··· Text excerpt ···

BUFFALO, N.Y. — Northeastern railroads’ role in transporting flour will be commemorated as part of the reimagining of a former industrial section of Buffalo. Planners anticipate that residents and visitors in the city’s “Silo City” neighborhood will be able to see a locomotive and three railcars used in the movement of flour from Buffalo’s mills. The cars are expected to house interpretive exhibits of the industry that once was an essential part of Buffalo’s economy.
Leading the Flour-by-Rail Legacy Project is C. D. “Charlie” Monte Verde, now a Buffalo resident, who is senior director of strategic planning for Genesee Valley Transportation. This endeavor is separate from his role at Genesee Valley, and he has started a GoFundMe account to move the project forward.
For many years, Buffalo had been the second largest rail hub in North America, according to Monte Verde. Much of this rail business resulted from Midwestern grain arriving in the city on Great Lakes “Laker” ships. Prior to completion of the St. Lawrence Seaway, which allowed vessels to have year-round access to the Atlantic Ocean and reach East Coast ports beginning in the 1950s, most grain arriving in Buffalo would be ground and processed into flour before continuing its journey to eastern American destinations. “This was devastating to Buffalo,” Monte Verde says. Thousands of stevedores, mill workers, and railroad employees lost jobs. Although the flour industry has been gone for a half century, some of the large mills and their many tall concrete silos remain intact and silent along Buffalo’s waterfront.
The Silo City neighborhood, located along a bend in the Buffalo River just south of downtown Buffalo, is seeing renewed interest as part of larger proposals to open up access to sections of Buffalo’s Lake Erie waterfront. A restaurant and bar already are open in the former industrial area, and a large mill is being converted for residential use.
Tracks still remain from the railroads that served the flour mills. Monte Verde has arranged for space to display historic equipment as part of the legacy project. Most of the Northeast’s trunk lines served Buffalo: Erie; Delaware, Lackawanna & Western; Lehigh Valley; Pennsylvania; New York Central; and Baltimore & Ohio. Smaller local roads also switched the industrial region, including the Buffalo Creek Railroad — owned jointly by Erie and Lehigh Valley and probably best known across America because of its fleet of “flour bag”-logo boxcars.

···

**Exercise details:** In the article about Buffalo's Flour-by-Rail Legacy Project, which two railroads jointly owned the Buffalo Creek Railroad?

··· Given information ···

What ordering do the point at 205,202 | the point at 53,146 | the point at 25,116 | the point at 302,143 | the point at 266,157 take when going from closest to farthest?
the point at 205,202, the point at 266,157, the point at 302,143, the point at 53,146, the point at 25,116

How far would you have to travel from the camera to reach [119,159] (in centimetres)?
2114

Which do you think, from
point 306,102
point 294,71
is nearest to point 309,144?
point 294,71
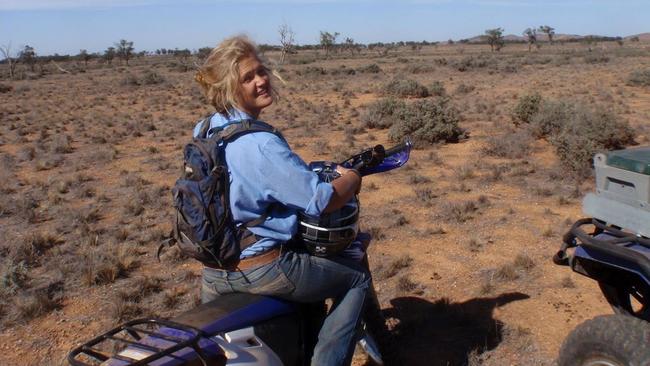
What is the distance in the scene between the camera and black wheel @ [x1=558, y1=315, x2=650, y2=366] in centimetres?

···

**Answer for the task:** The Erie and the Lehigh Valley.